They landed the drone on the turbine’s nacelle platform with two minutes to spare. Hans and his team, guided by the AR headset (powered by for ultra-low latency), replaced the bearing in a record 47 minutes.
Hans, the shift lead, groaned. “Manual? Anja, that means we need the full maintenance history, the spare part bin location, and the step-by-step overhaul protocol. The SAP GUI is crawling like a frozen slug.”
Behind the scenes, AWS functions triggered a Amazon SageMaker model. The model ingested five years of vibration data from the turbine’s IoT sensors, which was stored not on a slow hard drive in Hamburg, but in Amazon S3 —the petabyte-scale storage lake.
“Because we’re not using batch updates anymore,” she said. She showed him her screen. An ETL job had just extracted the inventory data from the warehouse RFID readers, transformed it, and loaded it into SAP PM in real time . The bin was accurate. Plant Maintenance With Sap Practical Guide Aws
The problem wasn’t the bearing. It was the data .
That night, back on shore, the CFO called.

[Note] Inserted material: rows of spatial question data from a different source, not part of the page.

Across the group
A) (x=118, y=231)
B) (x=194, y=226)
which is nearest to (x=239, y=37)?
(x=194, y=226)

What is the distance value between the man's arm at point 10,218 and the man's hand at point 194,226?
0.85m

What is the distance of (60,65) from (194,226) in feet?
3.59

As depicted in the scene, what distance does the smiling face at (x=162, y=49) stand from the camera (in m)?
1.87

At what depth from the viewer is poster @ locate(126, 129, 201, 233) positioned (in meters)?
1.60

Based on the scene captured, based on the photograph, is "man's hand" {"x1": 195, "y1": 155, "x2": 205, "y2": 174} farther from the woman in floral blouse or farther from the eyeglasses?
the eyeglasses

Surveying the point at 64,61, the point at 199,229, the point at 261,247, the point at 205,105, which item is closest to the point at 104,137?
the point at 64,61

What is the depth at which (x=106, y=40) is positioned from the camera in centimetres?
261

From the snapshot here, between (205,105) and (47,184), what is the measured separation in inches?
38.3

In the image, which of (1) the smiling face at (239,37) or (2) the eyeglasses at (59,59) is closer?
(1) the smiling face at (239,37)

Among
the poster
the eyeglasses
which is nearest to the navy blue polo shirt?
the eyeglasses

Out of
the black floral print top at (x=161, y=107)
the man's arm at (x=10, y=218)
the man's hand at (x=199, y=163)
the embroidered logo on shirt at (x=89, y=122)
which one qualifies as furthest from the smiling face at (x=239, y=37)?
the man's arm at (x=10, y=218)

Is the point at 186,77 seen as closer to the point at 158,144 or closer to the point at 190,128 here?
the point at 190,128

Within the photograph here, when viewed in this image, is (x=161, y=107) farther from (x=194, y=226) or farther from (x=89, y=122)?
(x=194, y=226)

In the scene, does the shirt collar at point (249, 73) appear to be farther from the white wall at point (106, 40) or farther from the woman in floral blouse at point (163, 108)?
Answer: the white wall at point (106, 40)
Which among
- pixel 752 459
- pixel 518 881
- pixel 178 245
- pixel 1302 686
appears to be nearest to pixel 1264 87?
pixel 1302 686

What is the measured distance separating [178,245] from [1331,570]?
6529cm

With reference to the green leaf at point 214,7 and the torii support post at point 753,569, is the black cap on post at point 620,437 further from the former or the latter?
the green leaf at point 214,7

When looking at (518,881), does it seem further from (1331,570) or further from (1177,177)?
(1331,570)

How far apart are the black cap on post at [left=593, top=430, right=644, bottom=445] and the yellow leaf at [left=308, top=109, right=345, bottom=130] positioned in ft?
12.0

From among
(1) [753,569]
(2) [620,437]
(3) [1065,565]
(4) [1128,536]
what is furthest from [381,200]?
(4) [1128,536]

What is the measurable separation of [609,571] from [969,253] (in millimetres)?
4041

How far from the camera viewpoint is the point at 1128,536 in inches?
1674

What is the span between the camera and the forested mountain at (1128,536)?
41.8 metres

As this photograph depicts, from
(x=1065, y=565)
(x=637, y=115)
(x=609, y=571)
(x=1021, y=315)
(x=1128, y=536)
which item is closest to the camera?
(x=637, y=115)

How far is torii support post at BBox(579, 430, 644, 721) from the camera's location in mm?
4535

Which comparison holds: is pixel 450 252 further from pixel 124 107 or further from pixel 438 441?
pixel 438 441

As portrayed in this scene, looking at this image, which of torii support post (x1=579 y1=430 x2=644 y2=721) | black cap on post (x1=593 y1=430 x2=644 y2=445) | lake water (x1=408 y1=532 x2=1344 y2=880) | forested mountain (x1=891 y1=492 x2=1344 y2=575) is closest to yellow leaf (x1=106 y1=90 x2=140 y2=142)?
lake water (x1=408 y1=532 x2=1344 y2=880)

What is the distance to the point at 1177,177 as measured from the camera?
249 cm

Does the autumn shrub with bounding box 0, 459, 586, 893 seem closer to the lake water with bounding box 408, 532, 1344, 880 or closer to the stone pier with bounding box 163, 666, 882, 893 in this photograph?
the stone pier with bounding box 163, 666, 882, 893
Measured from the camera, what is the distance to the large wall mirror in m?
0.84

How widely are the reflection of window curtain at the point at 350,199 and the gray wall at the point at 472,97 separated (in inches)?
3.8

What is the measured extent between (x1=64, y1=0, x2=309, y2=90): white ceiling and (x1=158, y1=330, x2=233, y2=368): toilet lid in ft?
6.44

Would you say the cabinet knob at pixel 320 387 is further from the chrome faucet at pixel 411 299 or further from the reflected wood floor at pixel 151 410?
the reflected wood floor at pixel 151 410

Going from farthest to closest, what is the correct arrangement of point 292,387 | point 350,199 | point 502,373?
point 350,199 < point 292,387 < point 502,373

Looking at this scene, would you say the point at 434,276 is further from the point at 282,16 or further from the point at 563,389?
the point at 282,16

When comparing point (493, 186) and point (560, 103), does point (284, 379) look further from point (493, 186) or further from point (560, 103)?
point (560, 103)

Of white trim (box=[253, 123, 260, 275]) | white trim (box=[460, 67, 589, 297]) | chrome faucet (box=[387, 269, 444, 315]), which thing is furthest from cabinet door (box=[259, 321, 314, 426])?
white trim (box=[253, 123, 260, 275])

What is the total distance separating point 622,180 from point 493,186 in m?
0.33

Anja looked at a live 3D model of Turbine 7. The bearing was highlighted in red. She zoomed in. The model, stored in S3 and rendered by , showed her exactly which bolt needed loosening first. They landed the drone on the turbine’s nacelle
The CFO was silent.
Then came the magic of .
“Sir,” she said, smiling, “that €300 included the compute for the AI prediction, the storage for the digital twin, the drone integration, and the real-time inventory sync. On our old servers, that would have cost €15,000 and taken three days.” “Manual
The next morning, Anja ran a report: . But she didn't run it on SAP. She ran it on Amazon QuickSight , which queried the SAP data in S3. The dashboard showed a 99.99% uptime for the quarter.
Anja watched the drone’s telemetry stream into a topic, which fed back into SAP PM. The maintenance order status updated automatically: “Spare part in transit. ETA: 18 minutes.”